In an experiment, joints contained 200 mg of cannabis with THC concentrations of 0.94% and 0.8%, and CBD concentrations of 23.5% and 17% for untreated smokers and chronic smokers, respectively. 9_THC is usually stored in basic or organic solvents in amber silicate glass containers to prevent its loss during analytical procedures. A high blood THC level is a good indicator of being under the influence of marijuana, but it is not infallible. The hydroxylation of 9-THC produces the psychoactive compound 11-hydroxy 9_Tetra hydrocannabinol (11-OH-THC), and subsequent oxidation generates the inactive 11-nor-9-carboxy-9-tetrahydrocannbinol (THCCOOH). While alcohol concentration (BAC or BrAc) is an accurate measure of alcohol deficiency while driving, the presence of THC in the driver's body has not been shown to be a reliable measure of marijuana driving impairment. Urinalysis does not detect the psychoactive component of marijuana, THC (delta-9-tetrahydrocannabinol), and therefore do not measure deterioration; rather, they detect the non-psychoactive metabolite of marijuana, THC-COOH, which can remain in the body for days and weeks without harmful effects.
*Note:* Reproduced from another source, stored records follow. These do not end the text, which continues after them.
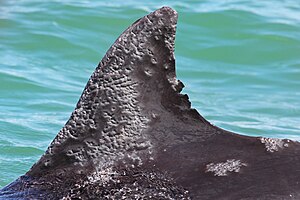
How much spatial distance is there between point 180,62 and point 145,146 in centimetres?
582

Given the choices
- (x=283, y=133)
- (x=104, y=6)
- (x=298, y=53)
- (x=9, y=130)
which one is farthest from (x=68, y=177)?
(x=104, y=6)

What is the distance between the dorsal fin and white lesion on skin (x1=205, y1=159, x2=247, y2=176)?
279 millimetres

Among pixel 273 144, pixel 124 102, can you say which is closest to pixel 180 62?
pixel 124 102

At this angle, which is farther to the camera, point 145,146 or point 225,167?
point 145,146

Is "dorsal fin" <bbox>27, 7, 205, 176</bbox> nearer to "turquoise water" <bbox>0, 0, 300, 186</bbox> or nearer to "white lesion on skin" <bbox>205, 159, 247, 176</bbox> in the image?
"white lesion on skin" <bbox>205, 159, 247, 176</bbox>

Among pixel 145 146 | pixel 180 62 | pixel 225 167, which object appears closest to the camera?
pixel 225 167

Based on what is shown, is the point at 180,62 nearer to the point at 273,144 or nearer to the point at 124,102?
the point at 124,102

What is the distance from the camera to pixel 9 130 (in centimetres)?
675

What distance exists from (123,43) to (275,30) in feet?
24.0

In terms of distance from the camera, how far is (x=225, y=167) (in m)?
3.34

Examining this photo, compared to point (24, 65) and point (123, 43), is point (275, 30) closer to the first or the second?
point (24, 65)

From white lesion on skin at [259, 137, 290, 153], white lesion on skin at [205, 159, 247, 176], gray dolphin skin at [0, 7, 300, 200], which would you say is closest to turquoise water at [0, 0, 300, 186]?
gray dolphin skin at [0, 7, 300, 200]

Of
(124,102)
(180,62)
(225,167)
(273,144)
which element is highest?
(180,62)

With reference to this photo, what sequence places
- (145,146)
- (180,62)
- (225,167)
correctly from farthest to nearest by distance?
(180,62) → (145,146) → (225,167)
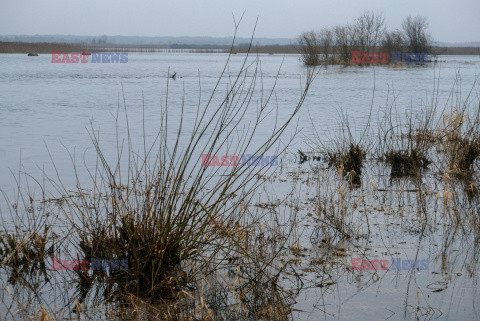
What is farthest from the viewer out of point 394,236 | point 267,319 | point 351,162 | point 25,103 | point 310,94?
point 310,94

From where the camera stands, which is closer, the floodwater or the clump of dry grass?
the floodwater

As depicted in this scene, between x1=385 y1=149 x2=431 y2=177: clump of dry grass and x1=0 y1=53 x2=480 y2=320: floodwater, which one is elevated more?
x1=385 y1=149 x2=431 y2=177: clump of dry grass

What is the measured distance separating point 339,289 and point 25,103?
13785 mm

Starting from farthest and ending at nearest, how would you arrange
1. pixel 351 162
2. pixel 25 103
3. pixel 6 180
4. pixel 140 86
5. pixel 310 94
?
pixel 140 86, pixel 310 94, pixel 25 103, pixel 351 162, pixel 6 180

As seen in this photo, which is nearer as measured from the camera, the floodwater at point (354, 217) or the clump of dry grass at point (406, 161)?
the floodwater at point (354, 217)

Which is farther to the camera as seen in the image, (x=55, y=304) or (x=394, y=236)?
(x=394, y=236)

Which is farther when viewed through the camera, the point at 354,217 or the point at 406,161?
the point at 406,161

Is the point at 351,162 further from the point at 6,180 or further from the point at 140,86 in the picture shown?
the point at 140,86

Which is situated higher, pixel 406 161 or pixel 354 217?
pixel 406 161

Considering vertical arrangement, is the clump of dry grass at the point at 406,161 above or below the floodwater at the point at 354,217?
above

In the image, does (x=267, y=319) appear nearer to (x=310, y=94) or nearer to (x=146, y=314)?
(x=146, y=314)

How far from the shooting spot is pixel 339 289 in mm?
3727

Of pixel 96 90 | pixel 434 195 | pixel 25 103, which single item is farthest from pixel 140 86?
pixel 434 195

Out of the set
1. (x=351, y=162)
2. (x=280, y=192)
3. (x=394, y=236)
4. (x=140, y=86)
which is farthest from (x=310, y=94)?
(x=394, y=236)
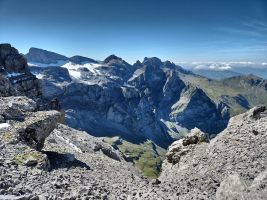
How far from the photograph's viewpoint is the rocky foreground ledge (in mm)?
29006

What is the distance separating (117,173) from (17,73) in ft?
421

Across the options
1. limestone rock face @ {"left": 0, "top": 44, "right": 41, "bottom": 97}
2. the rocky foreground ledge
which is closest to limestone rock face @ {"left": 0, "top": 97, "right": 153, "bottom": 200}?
the rocky foreground ledge

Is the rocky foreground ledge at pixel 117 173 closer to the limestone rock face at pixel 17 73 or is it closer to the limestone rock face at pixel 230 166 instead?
the limestone rock face at pixel 230 166

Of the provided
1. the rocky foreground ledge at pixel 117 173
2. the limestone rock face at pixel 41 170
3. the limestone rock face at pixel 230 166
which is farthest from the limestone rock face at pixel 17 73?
the limestone rock face at pixel 230 166

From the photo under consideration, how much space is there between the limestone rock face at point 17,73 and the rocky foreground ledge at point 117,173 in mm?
76178

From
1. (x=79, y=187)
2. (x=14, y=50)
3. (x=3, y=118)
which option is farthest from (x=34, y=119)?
(x=14, y=50)

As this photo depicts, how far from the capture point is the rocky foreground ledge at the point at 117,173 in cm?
2901

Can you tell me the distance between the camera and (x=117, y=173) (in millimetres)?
44781

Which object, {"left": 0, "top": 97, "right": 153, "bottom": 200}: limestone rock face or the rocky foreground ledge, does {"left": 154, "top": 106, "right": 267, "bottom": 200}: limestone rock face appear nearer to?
the rocky foreground ledge

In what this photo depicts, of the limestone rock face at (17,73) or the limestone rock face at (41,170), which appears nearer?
the limestone rock face at (41,170)

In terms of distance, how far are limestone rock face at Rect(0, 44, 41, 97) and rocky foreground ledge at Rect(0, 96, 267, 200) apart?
7618 cm

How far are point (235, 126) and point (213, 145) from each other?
3567 millimetres

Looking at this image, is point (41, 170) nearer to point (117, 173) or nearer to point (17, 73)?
point (117, 173)

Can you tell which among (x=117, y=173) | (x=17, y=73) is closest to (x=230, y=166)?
(x=117, y=173)
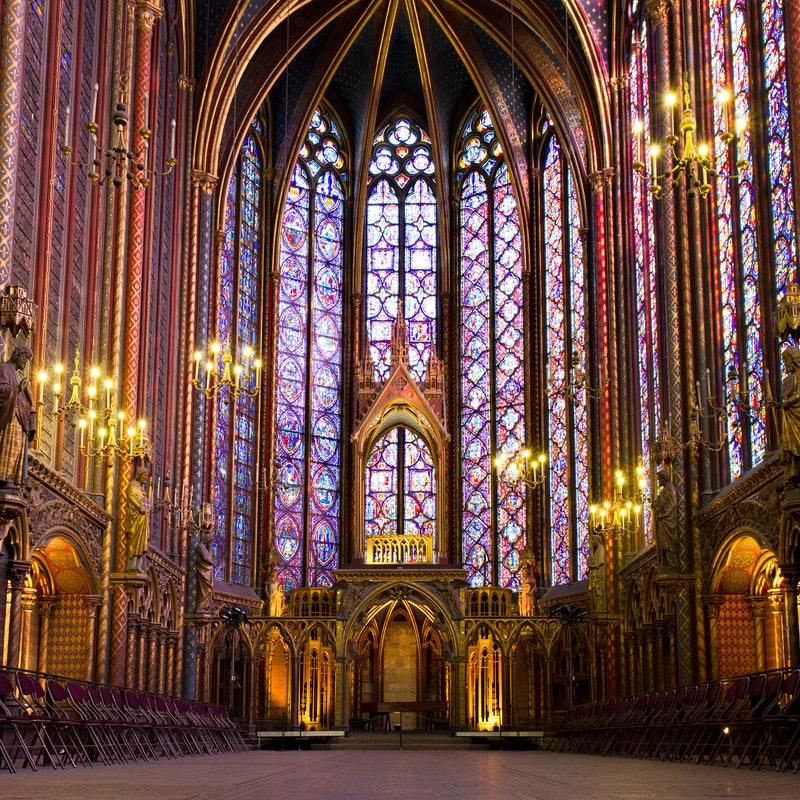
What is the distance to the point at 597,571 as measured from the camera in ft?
97.5

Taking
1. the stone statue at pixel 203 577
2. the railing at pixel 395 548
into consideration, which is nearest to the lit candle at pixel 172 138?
the stone statue at pixel 203 577

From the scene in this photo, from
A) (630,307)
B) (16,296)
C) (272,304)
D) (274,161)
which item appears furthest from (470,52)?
(16,296)

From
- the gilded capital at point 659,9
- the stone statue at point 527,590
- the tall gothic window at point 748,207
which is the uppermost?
the gilded capital at point 659,9

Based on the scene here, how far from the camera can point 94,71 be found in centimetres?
2309

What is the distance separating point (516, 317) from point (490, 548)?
7090mm

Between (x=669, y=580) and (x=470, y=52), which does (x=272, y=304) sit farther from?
(x=669, y=580)

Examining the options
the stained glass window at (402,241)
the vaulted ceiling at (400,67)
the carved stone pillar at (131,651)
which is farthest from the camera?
the stained glass window at (402,241)

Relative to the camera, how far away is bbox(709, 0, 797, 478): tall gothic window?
18.9m

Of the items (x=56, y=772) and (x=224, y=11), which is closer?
(x=56, y=772)

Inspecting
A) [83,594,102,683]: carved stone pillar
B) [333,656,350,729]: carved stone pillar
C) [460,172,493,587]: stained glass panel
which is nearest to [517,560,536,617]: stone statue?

The maximum THC level can occur when the deficiency is low, and the high deficiency can be measured when the THC level is low. The North Carolina State Crime Laboratory also analyzes the metabolites 11-hydroxydelta-9-tetrahydrocannabinol (11-OH-THC) and 11-nor-delta-9-tetrahydrocannabinole-9-carboxylic acid. Upon assimilation through the blood, 9-THC rapidly penetrates fatty tissues and highly vascularized tissues, including the brain and muscles, causing a rapid decrease in plasma concentration. However, the bioavailability of 9-THC varies depending on the depth of inhalation, the duration of inhalation and the retention of respiration. Some individual signs, symptoms and tests had a weak correlation with THC levels being above or below a certain threshold, but none of them reached basic sensitivity levels to correctly predict impairment. NHTSA publications contain additional information about this topic, but it is not possible to determine altered interpretation based on blood concentrations of THC and its metabolites.